We used the CatBoost machine learning classification models to predict pain using EHR data. We used fourfold nested cross-validation for parameter tuning using AUC as the loss function and reported models' performance as the mean (SD) of the model performance metrics on the unseen test data for each of the four outer folds (internal validation with threefold cross-validation with patient-based split). We reported the model performance in terms of accuracy and balanced accuracy, AUC, precision, recall, and F1-score. We used the “CatBoost” library for developing CatBoost models. We did not use stratification based on the outcome in training the models because the outcome was not significantly imbalanced. Similarly, we did not use stratification based on any categorical variables in training the model because the aim of the study was to investigate the severity of algorithmic bias in the machine learning models developed for pain prediction used as decision support tools, which usually relay data reflective of the real patients' data. We reported the ranking of the variable importance in the model's training using variable importance extracted from the model, based on the change in the loss function. Observing the variable importance ranking is helpful for feature selection and informed dimensionality reduction. Information on variable importance ranking in the model also provides insight into the data and the model. A higher importance ranking of protected attributes may cause concern for fairness in that attribute. Further details of data cleaning and preprocessing steps and model developments are reported in the Supplementary Methods, Supplementary Tables S2, S3 and Figure S1.

Fairness

Investigating bias

We studied model bias for the following sociodemographic attributes: age, sex, race, language, health literacy, ADI, and insurance type. In this context, the privileged group was defined as subcohorts with a lower risk of adverse clinical outcomes. The unprivileged groups were determined as subcohorts with a higher risk of adverse clinical outcomes. Table 1 shows the classes of protected attributes and their corresponding privileged and unprivileged values. We used the “Dalex” library in Python to evaluate model fairness (40). In investigating the fairness of the classifier concerning each of the attributes mentioned, several model performance metrics were calculated and compared between the privileged and unprivileged subcohorts. For each protected attribute, model performance was calculated based on the performance metrics defined in Table 2 for each unprivileged subcohort separately and compared to the model's performance for the privileged group (41, 42).

TABLE 1

Table 1. Privileged and unprivileged values of the protected attributes studied.

TABLE 2

Table 2. Model performance metrics definitions.

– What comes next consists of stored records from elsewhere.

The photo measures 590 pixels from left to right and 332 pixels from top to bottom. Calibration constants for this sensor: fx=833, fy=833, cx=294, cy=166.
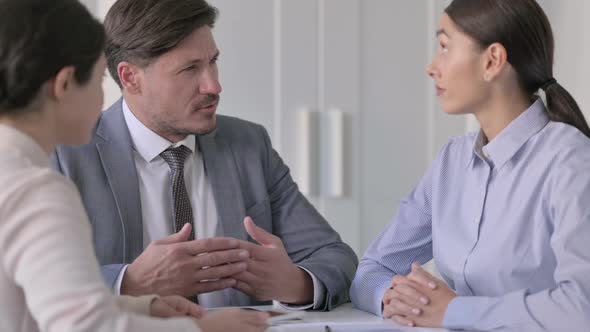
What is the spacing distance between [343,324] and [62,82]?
2.48 feet

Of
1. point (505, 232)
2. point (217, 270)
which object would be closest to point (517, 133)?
point (505, 232)

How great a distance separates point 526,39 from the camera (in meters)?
1.77

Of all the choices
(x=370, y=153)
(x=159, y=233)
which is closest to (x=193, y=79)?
(x=159, y=233)

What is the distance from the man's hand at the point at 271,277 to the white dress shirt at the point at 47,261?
2.55 feet

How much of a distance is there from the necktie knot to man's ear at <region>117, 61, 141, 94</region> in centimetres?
20

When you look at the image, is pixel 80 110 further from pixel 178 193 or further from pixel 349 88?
pixel 349 88

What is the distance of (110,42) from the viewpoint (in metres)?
2.21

More specifically, we calculated the ratio (Equation 1) for each unprivileged class and each model performance metric. The closer this ratio is to 1, the fairer the model performance. With ɛ a value between 0 and 1, we used the value of 0.8 as a threshold to determine bias in our models’ performance as a threshold for bias in other domains (known as the “80% rule”) (43). ɛ value of 0.8 resulted in an acceptable range of model performance ratio between 0.8 and 1.25, meaning that if the ratio defined in Equation 1 was between 0.8 and 1.25, the model was reported to not be biased for that metric and that attribute class:

\forall_{i \in {a, b, \dots, z}} ε < \frac{metri c_{i}}{metri c_{privileged}} < \frac{1}{ε} (1)

Mitigating bias

To address the algorithmic bias in the prediction models, we used a reweighing approach to adjust the weight of observations in each attribute-outcome combination in training the model and compared the bias in the new models to the base models. In this approach, a new model was built using the observation weights defined based on the number of observations (patients) in each unprivileged and privileged group.

Data preparation and analysis were performed in R V4.0.0 and Python V3.8.5.